Exercise task: Transcribe verbatim every line from the line containing "What is the separation" to the end of the entries, including both endpoints. Output nothing beyond those lines.

## start Input data

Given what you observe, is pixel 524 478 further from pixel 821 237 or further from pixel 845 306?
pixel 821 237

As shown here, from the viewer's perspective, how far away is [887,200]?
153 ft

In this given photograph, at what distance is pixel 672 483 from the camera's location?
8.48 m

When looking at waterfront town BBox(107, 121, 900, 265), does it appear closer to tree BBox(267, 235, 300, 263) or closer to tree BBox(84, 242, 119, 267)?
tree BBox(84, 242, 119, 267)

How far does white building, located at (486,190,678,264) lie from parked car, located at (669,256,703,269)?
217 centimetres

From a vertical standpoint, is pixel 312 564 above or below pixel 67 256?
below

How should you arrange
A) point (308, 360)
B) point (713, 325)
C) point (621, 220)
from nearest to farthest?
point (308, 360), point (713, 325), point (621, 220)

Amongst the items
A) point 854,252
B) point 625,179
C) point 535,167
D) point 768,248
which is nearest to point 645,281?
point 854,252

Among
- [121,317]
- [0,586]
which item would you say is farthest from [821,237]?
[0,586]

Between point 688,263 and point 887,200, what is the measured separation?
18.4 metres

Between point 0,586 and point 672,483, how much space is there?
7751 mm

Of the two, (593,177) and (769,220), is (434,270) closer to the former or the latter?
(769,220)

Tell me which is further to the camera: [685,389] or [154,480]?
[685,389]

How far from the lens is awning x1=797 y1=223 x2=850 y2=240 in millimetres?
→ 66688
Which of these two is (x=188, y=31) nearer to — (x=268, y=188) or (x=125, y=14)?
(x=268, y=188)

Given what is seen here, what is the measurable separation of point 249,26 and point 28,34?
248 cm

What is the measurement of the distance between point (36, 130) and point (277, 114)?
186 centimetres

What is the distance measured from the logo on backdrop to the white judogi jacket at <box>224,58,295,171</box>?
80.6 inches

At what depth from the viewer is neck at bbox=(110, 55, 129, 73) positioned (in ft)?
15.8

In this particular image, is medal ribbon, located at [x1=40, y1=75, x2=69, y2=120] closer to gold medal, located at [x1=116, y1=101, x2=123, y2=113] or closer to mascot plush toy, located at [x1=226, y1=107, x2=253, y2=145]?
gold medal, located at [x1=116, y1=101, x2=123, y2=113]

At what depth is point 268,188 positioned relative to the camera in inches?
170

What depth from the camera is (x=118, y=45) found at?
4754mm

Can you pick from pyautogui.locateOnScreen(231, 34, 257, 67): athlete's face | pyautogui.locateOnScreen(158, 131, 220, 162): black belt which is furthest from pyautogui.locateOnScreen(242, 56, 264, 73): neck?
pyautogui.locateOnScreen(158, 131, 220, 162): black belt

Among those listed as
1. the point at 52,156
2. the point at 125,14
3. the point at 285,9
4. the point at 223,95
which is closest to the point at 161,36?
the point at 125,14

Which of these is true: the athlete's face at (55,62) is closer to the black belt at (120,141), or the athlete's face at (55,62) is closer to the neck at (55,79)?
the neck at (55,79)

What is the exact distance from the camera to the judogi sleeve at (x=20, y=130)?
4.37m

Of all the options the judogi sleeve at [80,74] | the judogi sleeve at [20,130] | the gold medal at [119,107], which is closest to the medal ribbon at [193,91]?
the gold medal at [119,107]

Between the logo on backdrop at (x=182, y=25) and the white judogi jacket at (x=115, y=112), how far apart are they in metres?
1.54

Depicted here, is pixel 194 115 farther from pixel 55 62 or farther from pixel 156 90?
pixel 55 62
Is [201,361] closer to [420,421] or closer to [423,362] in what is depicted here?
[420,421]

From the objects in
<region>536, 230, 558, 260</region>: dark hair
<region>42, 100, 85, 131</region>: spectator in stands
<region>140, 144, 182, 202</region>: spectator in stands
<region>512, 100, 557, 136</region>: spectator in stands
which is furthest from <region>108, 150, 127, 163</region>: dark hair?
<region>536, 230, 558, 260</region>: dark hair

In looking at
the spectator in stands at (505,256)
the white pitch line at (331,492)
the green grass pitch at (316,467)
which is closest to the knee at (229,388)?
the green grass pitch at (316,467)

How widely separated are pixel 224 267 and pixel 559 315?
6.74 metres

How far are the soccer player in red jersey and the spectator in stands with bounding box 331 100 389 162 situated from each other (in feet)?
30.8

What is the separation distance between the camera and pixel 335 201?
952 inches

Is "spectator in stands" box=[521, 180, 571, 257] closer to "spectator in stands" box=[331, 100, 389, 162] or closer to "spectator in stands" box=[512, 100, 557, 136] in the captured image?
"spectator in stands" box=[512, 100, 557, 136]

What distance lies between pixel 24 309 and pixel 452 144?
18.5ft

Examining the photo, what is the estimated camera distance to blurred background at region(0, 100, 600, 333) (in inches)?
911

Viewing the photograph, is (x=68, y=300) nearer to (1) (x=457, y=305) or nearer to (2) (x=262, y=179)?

## end Input data

Answer to this task:
What is the separation distance between the camera and pixel 335 201?
952 inches

Is "spectator in stands" box=[521, 180, 571, 257] closer to "spectator in stands" box=[331, 100, 389, 162] or closer to "spectator in stands" box=[512, 100, 557, 136] in the captured image?
"spectator in stands" box=[512, 100, 557, 136]

What distance lies between pixel 24 309 and pixel 452 144?
18.5ft

Examining the photo, what is the estimated camera distance to blurred background at region(0, 100, 600, 333) (in inches)?
911

Viewing the photograph, is (x=68, y=300) nearer to (1) (x=457, y=305) or nearer to (2) (x=262, y=179)?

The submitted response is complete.